As you move around an object, your perspective changes, but 3D movies and TV offer a single, fixed perspective that require special glasses to view the effects.
Holographic television will someday provide a complete three-dimensional viewing experience with varying perspectives. However, this is a long way off as it will require complex hardware capable of producing really tiny pixels.
A realistic short-term option
A solution proposed in a new paper from MIT Media Lab’s Camera Culture group may provide a better short-term option, though.
The Tensor Display uses several LCD layers to produce a 3D illusion. Algorithms generate patterns tailored to the top and bottom screens in order to filter the light emitted by the display in more sophisticated ways, creating an image that would change with varying perspectives.
To achieve multi-perspective images to accommodate a moving viewer would require the screen to refresh 10 times for every frame, a rate of 1,000-hertz. However, the MIT team added another LCD screen to the mix to get the refresh rate down to 360 hertz.
Considering there are LCD TVs on the market now that can achieve 240-hertz refresh rates, this is not such a far-reaching concept.

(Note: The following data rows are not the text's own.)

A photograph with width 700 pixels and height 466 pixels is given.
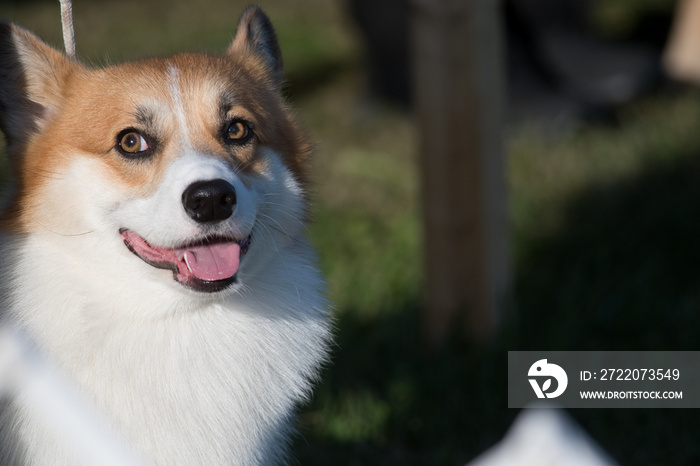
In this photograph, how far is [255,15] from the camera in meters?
3.04

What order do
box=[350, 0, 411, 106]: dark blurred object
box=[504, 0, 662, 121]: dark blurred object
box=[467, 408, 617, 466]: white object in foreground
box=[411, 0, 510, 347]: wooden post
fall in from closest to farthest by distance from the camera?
1. box=[467, 408, 617, 466]: white object in foreground
2. box=[411, 0, 510, 347]: wooden post
3. box=[504, 0, 662, 121]: dark blurred object
4. box=[350, 0, 411, 106]: dark blurred object

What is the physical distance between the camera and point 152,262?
7.89 feet

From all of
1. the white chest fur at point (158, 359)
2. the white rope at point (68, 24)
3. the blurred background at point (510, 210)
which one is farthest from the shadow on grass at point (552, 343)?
the white rope at point (68, 24)

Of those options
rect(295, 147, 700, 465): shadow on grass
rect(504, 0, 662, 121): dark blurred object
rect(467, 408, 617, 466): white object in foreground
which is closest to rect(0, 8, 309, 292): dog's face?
rect(467, 408, 617, 466): white object in foreground

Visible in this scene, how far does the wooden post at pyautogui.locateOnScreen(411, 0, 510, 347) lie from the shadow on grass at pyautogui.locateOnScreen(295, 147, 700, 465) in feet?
0.76

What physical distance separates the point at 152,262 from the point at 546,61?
5.74m

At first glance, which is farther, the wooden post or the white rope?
the wooden post

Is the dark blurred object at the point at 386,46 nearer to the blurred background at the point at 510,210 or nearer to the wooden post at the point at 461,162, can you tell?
the blurred background at the point at 510,210

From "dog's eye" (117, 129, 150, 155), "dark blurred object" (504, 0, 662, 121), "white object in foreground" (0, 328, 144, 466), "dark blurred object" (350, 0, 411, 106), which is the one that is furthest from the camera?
"dark blurred object" (350, 0, 411, 106)

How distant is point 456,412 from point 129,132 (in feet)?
6.98

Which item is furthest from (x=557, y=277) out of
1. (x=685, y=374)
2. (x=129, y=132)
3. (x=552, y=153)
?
(x=129, y=132)

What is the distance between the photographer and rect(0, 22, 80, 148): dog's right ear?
2.53 metres

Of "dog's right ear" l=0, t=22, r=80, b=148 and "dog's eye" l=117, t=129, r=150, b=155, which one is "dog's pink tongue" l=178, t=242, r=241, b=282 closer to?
"dog's eye" l=117, t=129, r=150, b=155

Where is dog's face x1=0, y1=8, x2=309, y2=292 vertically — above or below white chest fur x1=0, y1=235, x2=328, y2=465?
above
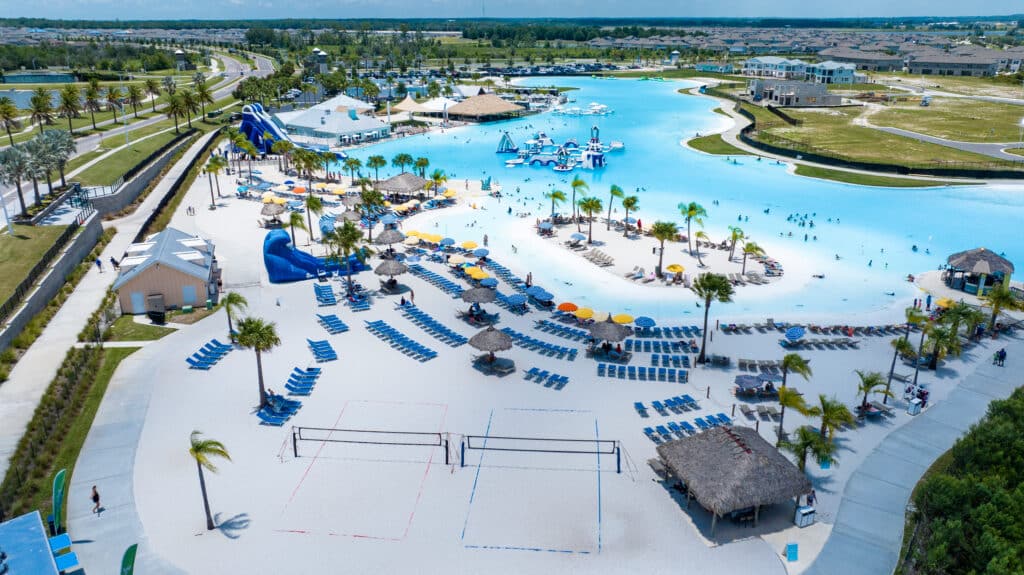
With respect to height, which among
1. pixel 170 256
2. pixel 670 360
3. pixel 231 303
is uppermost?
pixel 170 256

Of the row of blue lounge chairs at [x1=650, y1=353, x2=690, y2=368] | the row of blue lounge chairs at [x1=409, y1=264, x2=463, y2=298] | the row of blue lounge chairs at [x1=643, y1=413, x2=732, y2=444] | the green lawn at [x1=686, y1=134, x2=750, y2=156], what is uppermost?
the green lawn at [x1=686, y1=134, x2=750, y2=156]

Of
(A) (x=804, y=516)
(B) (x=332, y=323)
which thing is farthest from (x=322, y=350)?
(A) (x=804, y=516)

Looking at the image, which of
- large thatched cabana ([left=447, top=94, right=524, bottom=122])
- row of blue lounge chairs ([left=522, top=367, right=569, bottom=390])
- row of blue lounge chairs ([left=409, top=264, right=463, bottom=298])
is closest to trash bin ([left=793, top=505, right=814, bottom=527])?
row of blue lounge chairs ([left=522, top=367, right=569, bottom=390])

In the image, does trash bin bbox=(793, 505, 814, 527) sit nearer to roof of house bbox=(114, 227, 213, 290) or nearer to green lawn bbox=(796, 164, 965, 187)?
roof of house bbox=(114, 227, 213, 290)

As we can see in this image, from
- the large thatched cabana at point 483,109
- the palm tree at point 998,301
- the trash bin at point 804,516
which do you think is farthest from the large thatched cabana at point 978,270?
the large thatched cabana at point 483,109

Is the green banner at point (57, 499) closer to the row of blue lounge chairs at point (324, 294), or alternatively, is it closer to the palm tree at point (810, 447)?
the row of blue lounge chairs at point (324, 294)

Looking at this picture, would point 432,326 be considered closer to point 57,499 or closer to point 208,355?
point 208,355

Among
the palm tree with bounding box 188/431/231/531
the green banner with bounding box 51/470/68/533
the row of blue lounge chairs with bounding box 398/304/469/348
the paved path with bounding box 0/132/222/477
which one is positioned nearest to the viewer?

The additional screen displays yet another pattern – something which would make calculating the patterns even more complex. However, the researchers realised that not all aspects of a scene change with the viewing angle, and so the pattern-calculating algorithms were made to exploit this fact, reducing the amount of information being sent to the LCD screens and thus improving the final image resolution.
From the top, the patterned images displayed on the three layered LCD panels and, on the bottom, the composite image that would reach one eye at one viewing angle (images courtesy of the Camera Culture group)
Not one prototype, but two
The Media Lab researchers have also developed a second prototype that uses only two LCD panels and, between them, a sheet of lenses that refract light left and right. The LCD panel on the bottom alternately displays one image intended for the left eye, which is diffracted to the left, and another for the right eye, which is diffracted to the right.
The lenses serve to widen the viewing angle of the display, increasing the viewing angle from 20 degrees with the three-panel display to 50 degrees with the refractive-lens version.
Commercially viable
The team at MIT claims its prototype displays provide a more practical solution for 3D TV in the short term as we wait for holographic displays to become a reality.
“It’s definitely suitable for commercial applications, because each component is commonplace, and it sounds easy to manufacture, so this ought to be something that a consumer electronics company would license,” said Gregg Favalora, a principal at the engineering consultancy Optics for Hire and co-chair of the SPIE Stereoscopic Displays and Applications Conference. “Honestly, this is a really big deal.”